Only the control experiment had no mortality, instead the insects increased
in number during the storage period. The reason for this is obvious-oviposition
of the insects. From observation, the treatments of 0.1 and 0.2 mL caused the
death of the insects, but that of 0.3 and 0.4 mL were the most potent inducing
100% mortality between 12 and 24 h. There was significant difference between
the mortality of pests by low quantities (0.1 and 0.2 mL) and that of relative
high quantities (0.3 and 0.4 mL).
|| Effect of palm oil on mortality of S. zeamais at different
time intervals (Zea mays)
|SEM: Standard error of mean
|| Effect of palm oil on mortality of C. maculatus at
different time intervals (Vigna unguiculata)
|| Effect of palm oil on mortality of C. maculatus at
various time interval (Cajanus cajan)
|| No. of exit holes (seed damaged) caused by storage pests
on the stored seeds after 6 mouth of treatment
Present results were in agreement with the observations made by Ohazurike
et al. (2003) and Udo et al. (2004) that employed the use of extracts
of J. curcas and candlewood respectively for the control and S. zeamais
and C. maculatus. Mixing of palm oil with Z. mays, C. cajan and
V. unguiculata, probably resulted in thin smooth oil coating on the treated
grains, which limited contact between the grains and the weevils. Death of the
weevils may have resulted from the interference with normal respiratory mechanizing
and starvation. There were no signs of oviposition of the storage pests in all
the different concentration levels during observation for 30 days, but there
were in the control experiments this was in agreement with results of Onolemhemhen
(2001). Reason for this could be attributed to the fact that all the insects
died after 48 h of treatment and so oviposition was not possible. Onolemhemhen
(2001) also reported that plant oil do not cause mortality of grain weevils,
but also impair oviposition and progeny emergence.

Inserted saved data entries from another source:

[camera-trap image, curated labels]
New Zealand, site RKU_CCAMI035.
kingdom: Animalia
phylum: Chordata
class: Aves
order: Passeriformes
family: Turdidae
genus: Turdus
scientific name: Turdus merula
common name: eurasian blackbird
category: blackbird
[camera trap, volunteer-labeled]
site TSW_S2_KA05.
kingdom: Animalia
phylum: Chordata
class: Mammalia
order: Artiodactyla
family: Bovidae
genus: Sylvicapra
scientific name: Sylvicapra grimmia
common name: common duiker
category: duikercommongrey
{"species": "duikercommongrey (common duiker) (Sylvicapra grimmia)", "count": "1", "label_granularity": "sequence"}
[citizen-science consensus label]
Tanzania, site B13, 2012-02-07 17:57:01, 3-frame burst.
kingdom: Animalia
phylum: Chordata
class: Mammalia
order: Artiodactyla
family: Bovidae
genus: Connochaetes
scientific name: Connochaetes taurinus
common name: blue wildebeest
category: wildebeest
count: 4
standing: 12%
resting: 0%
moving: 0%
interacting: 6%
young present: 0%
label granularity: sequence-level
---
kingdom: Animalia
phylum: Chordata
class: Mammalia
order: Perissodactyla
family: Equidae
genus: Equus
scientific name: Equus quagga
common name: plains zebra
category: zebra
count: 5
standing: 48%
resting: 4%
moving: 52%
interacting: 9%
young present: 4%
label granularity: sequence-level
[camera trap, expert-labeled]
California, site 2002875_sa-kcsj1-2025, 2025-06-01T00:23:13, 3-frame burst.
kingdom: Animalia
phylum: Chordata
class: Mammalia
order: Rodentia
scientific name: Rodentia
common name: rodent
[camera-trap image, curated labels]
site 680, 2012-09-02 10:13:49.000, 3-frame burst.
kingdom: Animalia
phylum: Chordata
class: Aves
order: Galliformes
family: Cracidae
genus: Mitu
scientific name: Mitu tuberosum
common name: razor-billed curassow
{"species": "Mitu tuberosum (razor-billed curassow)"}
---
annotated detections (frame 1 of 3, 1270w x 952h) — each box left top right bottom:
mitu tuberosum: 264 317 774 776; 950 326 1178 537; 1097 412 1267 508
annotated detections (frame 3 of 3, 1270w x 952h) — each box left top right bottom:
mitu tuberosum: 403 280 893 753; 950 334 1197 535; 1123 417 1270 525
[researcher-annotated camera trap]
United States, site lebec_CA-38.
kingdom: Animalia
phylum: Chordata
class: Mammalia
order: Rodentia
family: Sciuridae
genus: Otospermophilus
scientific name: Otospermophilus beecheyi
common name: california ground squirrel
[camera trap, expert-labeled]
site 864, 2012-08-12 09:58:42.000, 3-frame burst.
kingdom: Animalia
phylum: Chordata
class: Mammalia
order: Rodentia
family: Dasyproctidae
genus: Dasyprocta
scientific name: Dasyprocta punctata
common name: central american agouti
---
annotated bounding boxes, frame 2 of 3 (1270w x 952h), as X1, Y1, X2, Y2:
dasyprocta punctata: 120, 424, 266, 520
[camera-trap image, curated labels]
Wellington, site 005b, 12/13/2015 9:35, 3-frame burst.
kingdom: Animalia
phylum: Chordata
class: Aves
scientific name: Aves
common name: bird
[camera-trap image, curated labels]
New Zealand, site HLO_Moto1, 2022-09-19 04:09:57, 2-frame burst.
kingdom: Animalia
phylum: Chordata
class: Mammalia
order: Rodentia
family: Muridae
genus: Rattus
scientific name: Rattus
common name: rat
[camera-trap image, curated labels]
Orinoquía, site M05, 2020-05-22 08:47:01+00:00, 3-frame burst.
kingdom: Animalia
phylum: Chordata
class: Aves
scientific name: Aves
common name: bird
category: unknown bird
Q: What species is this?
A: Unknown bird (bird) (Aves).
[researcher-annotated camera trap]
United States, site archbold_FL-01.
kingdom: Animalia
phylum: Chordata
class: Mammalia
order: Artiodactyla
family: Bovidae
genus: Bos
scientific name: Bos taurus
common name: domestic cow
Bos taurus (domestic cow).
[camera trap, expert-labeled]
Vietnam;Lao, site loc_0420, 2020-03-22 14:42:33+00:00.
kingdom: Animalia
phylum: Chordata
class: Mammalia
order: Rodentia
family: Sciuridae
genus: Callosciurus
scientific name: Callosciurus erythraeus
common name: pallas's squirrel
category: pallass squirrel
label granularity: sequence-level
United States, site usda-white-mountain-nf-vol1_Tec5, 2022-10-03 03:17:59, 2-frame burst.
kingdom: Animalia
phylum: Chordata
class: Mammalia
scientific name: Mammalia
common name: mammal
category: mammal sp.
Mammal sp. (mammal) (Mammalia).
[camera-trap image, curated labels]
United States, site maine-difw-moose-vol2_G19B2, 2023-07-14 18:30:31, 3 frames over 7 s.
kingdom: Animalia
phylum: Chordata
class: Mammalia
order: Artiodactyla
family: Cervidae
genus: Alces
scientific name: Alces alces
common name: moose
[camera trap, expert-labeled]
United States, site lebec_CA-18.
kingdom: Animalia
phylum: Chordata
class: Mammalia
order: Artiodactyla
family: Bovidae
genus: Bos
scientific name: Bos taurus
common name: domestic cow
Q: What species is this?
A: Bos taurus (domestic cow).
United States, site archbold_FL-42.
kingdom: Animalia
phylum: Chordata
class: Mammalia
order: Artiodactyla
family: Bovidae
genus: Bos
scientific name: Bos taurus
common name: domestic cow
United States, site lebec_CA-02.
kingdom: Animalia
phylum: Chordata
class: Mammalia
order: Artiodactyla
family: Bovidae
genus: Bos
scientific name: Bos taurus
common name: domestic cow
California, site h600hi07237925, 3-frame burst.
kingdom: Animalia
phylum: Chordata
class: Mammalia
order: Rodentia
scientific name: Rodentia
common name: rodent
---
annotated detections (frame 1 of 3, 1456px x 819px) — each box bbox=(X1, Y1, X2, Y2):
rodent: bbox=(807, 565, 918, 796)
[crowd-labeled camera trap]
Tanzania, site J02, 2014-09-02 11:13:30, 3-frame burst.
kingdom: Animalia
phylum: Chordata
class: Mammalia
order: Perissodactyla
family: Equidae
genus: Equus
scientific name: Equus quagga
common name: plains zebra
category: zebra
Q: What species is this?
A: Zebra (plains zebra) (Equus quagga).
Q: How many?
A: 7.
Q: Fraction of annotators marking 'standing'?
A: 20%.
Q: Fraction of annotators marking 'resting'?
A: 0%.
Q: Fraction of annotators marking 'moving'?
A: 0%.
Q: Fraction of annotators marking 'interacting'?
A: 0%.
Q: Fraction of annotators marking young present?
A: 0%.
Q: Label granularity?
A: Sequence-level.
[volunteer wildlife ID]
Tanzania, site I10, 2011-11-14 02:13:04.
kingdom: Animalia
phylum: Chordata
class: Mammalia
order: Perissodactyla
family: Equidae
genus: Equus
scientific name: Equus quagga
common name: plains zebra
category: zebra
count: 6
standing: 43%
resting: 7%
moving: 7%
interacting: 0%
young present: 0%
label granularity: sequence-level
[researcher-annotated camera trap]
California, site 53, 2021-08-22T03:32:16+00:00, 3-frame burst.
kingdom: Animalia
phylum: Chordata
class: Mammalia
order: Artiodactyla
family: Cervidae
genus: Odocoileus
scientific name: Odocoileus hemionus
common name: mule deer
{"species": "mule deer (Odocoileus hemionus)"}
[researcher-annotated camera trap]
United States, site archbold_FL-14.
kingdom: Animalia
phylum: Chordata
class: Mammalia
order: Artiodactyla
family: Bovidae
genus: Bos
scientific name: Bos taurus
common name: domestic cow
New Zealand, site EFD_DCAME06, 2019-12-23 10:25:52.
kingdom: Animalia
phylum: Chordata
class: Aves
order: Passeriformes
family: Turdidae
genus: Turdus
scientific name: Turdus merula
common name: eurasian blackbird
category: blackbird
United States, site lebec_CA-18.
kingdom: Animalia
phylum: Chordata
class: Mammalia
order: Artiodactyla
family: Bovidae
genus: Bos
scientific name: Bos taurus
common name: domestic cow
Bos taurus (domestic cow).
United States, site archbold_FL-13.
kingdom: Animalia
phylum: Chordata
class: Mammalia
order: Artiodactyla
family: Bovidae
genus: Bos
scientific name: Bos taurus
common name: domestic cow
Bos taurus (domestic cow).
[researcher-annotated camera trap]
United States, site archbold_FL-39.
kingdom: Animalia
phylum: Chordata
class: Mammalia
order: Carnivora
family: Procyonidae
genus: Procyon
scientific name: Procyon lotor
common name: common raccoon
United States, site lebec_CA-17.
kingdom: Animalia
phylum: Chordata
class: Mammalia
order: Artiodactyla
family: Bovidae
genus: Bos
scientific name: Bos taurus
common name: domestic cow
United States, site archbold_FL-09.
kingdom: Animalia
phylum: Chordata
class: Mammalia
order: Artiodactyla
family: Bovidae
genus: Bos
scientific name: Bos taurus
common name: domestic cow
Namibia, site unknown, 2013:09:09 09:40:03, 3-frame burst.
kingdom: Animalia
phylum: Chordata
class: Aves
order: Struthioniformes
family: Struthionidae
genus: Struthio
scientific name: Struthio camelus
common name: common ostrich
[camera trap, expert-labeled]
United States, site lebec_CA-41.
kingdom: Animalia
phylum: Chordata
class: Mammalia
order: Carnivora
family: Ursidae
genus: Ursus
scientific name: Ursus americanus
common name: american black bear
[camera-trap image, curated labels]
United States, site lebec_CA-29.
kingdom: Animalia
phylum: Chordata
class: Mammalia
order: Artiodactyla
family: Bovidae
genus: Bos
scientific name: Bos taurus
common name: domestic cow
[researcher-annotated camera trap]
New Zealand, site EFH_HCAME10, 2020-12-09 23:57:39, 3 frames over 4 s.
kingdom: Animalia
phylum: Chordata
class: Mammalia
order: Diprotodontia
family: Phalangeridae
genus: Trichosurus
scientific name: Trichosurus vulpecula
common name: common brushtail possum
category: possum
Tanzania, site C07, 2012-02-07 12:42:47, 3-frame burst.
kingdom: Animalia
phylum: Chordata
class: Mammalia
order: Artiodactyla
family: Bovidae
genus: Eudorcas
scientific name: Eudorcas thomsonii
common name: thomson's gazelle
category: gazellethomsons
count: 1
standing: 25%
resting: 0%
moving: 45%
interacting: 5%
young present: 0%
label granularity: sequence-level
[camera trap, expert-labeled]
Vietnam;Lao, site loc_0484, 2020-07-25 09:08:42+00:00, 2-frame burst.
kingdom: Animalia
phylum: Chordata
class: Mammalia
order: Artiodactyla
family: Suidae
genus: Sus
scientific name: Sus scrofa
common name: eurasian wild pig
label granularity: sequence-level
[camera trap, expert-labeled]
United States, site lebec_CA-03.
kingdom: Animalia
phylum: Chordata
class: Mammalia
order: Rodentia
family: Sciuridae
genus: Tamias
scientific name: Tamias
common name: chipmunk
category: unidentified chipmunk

The control had the highest number of holes manifesting on the grains (Table 4). The reason was due to the existence of the pests which fed on them. Other results showed that the higher the quantity of palm oil, the lower the number of exit holes. There were limited contacts between the insects and the grains.
Control sample did not show any sign of viability since the embryo used for germination was destroyed by the pests, but there were signs of germination in the test experiments (Fig. 1). This observation showed that the use of palm oil in the storage of Z. mays, C. cajan and V. unguiculata against S. zeamais and C. maculatus does not affect the viability of seeds. The indication is that the oil can be used to preserve and protect grains in storage. This will ensure that undamaged and viable seeds are available for human and animal consumption, planting and distribution at periods of peak demand (Onolemhemhen, 2001).
|| Percentage viability of the stored grains
From the results obtained in this study, it could be concluded that the use of palm oil in pest management is safe to the environment, grain and animal, but not to pests. It is therefore necessary to make use of it as an alternative to chemical method of preservation of grains.